Zaha Hadid Architects (ZHA) has drawn up alternative proposals for the contested Bristol Arena site, which looks increasingly unlikely to become a new music and sport venue
The scheme by the AJ100 big-hitter, for financial backer Legal & General, includes new homes, a conference centre and a hotel for Arena Island at Bristol Temple Meads.
The city centre site already has planning permission for a £124 million, 12,000-seat arena designed by Populous, which was approved in 2016 but later put on hold by Bristol’s mayor Marvin Rees.
ZHA’s proposals come just weeks before Bristol City Council is set to settle the long-running saga with a final decision on where the arena should be built.
In July, a report by accountant KPMG concluded that a new arena north of the city at Filton would provide a better ‘cost-benefit ratio’ than Populous’s plans for the city centre.

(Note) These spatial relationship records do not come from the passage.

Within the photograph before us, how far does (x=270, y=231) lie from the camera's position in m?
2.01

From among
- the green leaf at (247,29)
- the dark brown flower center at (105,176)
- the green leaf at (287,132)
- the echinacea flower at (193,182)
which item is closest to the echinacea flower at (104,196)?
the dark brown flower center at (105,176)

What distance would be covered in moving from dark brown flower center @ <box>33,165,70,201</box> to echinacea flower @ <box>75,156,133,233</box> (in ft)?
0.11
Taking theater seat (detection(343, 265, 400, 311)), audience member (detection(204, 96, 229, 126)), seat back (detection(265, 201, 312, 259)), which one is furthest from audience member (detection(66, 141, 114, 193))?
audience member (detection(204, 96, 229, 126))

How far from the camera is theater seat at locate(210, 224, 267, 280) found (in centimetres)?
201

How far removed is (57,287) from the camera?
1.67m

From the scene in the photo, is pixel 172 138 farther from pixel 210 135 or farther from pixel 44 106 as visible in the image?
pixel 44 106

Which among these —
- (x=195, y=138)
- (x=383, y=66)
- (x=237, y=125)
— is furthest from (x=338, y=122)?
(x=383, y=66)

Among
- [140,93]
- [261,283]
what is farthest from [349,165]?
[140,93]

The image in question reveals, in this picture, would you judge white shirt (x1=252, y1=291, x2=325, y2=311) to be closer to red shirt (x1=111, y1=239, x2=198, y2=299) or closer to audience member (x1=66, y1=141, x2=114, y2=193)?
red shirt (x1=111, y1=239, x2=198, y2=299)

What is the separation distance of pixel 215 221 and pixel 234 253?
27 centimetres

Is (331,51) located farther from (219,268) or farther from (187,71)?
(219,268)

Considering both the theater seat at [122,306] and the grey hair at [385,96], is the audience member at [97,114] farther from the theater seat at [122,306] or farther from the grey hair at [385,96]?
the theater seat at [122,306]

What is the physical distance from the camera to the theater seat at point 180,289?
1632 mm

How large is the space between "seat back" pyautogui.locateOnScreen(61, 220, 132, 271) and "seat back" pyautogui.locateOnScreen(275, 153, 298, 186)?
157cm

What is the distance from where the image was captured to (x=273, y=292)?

Legal & General is already a major stakeholder in the wider Temple Quarter development, which reaches across the arena and Temple Meads sites
According to the developer, ZHA’s proposals – which would see ‘Arena Island’ renamed ‘Temple Island’ – would create 550 homes, including 220 affordable, two major office buildings as well as a 345-room hotel.
ZHA director Jim Heverin said: ‘Our design for Temple Island is derived from the existing architectural fabric of Bristol, aimed at regenerating the area around Temple Meads station.
‘With a particular emphasis on providing new, green public spaces, this proposal integrates a range of work, live and civic uses which will create a new vibrant quarter for the city.’
Legal & General’s head of public sector partnerships Pete Gladwell said: ’Subject to the decision in September’s cabinet meeting, we are excited about taking this vision forward with Bristol City Council over the coming months to deliver a scheme which will really benefit the residents of Bristol.’
In March 2015, a team led by Populous, including Feilden Clegg Bradley Studios and engineer BuroHappold, won the competition for the Bristol Arena project, seeing off consortiums headed by Grimshaw, Spain’s IDOM, White Arkitekter and WilkinsonEyre.
Bristol City Council will decide the future of the site on 4 September.